Exercise →
Set down the lines from the one containing "What distance do" through the last line of the records, inclusive, reproducing each one precisely.

Data rows →
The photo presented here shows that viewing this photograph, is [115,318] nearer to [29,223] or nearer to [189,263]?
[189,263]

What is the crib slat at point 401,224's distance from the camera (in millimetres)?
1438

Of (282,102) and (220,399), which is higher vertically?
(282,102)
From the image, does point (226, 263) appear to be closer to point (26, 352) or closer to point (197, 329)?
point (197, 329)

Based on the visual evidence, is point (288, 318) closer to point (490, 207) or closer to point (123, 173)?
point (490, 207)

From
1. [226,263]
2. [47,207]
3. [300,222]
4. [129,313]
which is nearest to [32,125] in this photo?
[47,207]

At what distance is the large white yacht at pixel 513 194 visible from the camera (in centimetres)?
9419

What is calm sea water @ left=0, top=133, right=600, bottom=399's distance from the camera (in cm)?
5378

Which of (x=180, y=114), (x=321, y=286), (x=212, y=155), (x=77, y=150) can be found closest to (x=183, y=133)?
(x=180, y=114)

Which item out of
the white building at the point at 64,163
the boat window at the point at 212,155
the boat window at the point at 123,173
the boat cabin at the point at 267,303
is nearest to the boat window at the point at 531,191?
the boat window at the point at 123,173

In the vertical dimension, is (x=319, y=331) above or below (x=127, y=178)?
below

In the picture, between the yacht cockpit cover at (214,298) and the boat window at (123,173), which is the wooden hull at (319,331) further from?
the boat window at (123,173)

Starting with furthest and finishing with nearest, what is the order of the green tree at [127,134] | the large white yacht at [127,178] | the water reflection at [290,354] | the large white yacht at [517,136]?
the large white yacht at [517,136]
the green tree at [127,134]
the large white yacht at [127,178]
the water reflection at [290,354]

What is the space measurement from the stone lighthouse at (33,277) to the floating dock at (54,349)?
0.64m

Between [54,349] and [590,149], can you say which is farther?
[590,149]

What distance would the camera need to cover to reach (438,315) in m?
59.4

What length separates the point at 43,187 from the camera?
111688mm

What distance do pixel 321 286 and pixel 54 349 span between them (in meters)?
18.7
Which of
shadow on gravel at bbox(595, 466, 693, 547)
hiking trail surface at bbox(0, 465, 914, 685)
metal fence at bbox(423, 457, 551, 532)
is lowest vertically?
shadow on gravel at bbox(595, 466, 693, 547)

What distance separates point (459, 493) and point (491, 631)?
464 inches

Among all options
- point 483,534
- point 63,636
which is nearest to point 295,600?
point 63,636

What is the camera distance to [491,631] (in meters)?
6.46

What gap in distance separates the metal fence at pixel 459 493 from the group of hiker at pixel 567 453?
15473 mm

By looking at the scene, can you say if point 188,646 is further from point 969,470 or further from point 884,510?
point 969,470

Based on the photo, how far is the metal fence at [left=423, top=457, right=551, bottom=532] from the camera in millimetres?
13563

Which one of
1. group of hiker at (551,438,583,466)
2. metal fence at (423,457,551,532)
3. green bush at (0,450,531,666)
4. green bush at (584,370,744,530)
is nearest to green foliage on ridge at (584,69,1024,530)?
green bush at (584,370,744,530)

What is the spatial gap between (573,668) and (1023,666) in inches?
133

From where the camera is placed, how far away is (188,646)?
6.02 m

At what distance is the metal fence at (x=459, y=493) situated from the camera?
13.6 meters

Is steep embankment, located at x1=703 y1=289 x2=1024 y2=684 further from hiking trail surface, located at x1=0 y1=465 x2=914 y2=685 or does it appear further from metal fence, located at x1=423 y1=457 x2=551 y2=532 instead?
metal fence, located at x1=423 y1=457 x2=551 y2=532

Solved exercise →
What distance do pixel 321 286 and pixel 54 349 span between them (in meters)?
18.7
Which of
shadow on gravel at bbox(595, 466, 693, 547)
hiking trail surface at bbox(0, 465, 914, 685)
metal fence at bbox(423, 457, 551, 532)
is lowest vertically?
shadow on gravel at bbox(595, 466, 693, 547)

What distance separates point (459, 493) and point (491, 631)?
464 inches

Among all options
- point 483,534
- point 63,636
which is nearest to point 295,600?
point 63,636

What is the camera distance to [491,631] (in meters)?
6.46

What gap in distance separates the metal fence at pixel 459 493 from the group of hiker at pixel 567 453?
15473 mm

By looking at the scene, can you say if point 188,646 is further from point 969,470 or further from point 884,510?
point 969,470

Based on the photo, how far is the metal fence at [left=423, top=457, right=551, bottom=532] from the camera in millimetres?
13563

Which one of
1. group of hiker at (551,438,583,466)
2. metal fence at (423,457,551,532)
3. green bush at (0,450,531,666)
4. green bush at (584,370,744,530)
is nearest to green foliage on ridge at (584,69,1024,530)?
green bush at (584,370,744,530)

What is the spatial gap between (573,668) and (1023,666) in inches?
133

From where the camera is placed, how far away is (188,646)?
6.02 m

At what distance is the metal fence at (x=459, y=493) situated from the camera?
13.6 meters

Is steep embankment, located at x1=703 y1=289 x2=1024 y2=684 further from hiking trail surface, located at x1=0 y1=465 x2=914 y2=685 or does it appear further from metal fence, located at x1=423 y1=457 x2=551 y2=532 instead?
metal fence, located at x1=423 y1=457 x2=551 y2=532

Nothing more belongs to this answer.